Independence Day is here... its sunny, hot and very summery outside. Everyone is asleep still, except for me and Jake, and we're wondering what fun we can squeeze in on a tight budget (payday isn't till Friday). Whatever it is, it will be with my family and in my yard. It isn't often that someone in this industry gets July 4th off... so I'm going to enjoy it.
I was thinking of Ryan yesterday as I was driving home. I had Levin on the radio, and a caller had said that he was sick of the "progressive" Republicans that always seemed to fill the GOP ticket spot come every election cycle. I could tell from the way he spoke that he was a Glenn Beck fan of monumental proportions, quoting tid-bits from the GB show in almost everything he said... and MAN did that piss off Levin. It was amazing... Levin ranted for a full segment, not only on how much he didn't care if he was voting for a "progressive" Republican or Ronald Reagan himself... anything to get Obama out of office. THEN he'd would worry about fixing the GOP.
What made me think of Ryan was how he continually says that the Party (GOP) needs to "get back" to its roots within the Reagan-era. "Reagan Republican" is the adjective so often employed by those longing for the heady days of 1982, when the top marginal rate went from 70% to 28%, capital gains fell to a low of 20% (lowest since 1928), and the government spending rate went from 4% of GDP to 2.5%. I, too, think this is a model the modern GOP needs to adopt... and not just the GOP, but all of Government.

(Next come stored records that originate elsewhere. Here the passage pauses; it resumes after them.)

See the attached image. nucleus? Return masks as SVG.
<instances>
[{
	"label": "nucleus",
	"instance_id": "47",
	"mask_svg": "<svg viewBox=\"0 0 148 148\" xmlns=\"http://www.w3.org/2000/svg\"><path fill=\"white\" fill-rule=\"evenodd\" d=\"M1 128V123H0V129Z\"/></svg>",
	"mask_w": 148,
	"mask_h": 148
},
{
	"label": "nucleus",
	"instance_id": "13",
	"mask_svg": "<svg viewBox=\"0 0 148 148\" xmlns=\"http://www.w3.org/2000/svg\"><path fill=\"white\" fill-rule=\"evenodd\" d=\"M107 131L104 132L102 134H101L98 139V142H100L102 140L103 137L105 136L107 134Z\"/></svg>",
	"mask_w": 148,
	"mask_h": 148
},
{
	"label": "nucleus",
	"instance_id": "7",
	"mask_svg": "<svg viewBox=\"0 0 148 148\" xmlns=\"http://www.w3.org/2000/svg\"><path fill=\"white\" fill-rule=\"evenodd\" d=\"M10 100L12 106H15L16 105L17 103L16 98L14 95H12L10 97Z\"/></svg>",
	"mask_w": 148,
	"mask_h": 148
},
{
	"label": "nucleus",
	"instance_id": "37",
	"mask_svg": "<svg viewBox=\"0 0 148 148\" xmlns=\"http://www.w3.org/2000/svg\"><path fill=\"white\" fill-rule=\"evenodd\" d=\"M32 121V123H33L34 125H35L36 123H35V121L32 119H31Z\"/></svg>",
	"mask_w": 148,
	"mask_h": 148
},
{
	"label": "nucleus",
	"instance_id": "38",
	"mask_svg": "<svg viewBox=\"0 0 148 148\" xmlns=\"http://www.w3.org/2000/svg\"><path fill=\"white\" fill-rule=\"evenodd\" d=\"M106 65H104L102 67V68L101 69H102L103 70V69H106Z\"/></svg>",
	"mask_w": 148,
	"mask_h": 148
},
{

This thinking wasn't "Republican" though... and Levin might as well have come out and said it last night. Reagan was NOT "embracing" some forgotten truth lost by the GOP since the Depression... he was re-thinking and re-inventing how government should operate in the modern world, and it worked. In less than 18 months, Reagan had us out of the recession that Carter and Congress had dropped us into so deeply, and that all the progressives before them had begun.
This is my point: "All the progressives before them" means everyone from FDR to Gerald Ford... every single one. Nixon, Eisenhower, Ford, LBJ, Carter, Kennedy... ALL progressive, all following a New Deal paradigm. When Reagan was taking his message to the streets, everyone from Bush Sr., Gerry Ford and Fed Chairman Paul Volker mocked him mercilessly for his "trickle-down" economic theory. Almost no one within the Party was willing to back Reagan up with any showing of public support.
To take it even further, once Reagan got his 1981 Economic Recovery Tax Act in place, Congress (with a GOP majority most of his first term) worked tirelessly to erase it from the books. And every GOP Congress and President since Reagan has ignored or forgotten what he showed to be true, as well.
So, I maintain that Reagan wasn't a "Republican"... he wasn't espousing anything the GOP wanted to support, either before his terms or after. Thus, if someone is going to claim to be a "Reagan Republican" than they are claiming to be something other than a traditional GOP politician, in the same way that "Blue Dog" Democrats are not Democrats at all, either.
Having said that, what are the chances that "Reaganomics" can be brought back into the equation via a GOP candidate, Romney or otherwise? Will it have to be someone from a third party? Other candidates are far closer to Reagan's model than Romney or McCain, yet these are the last two candidates that the primaries have produced. Why is that? How does that change?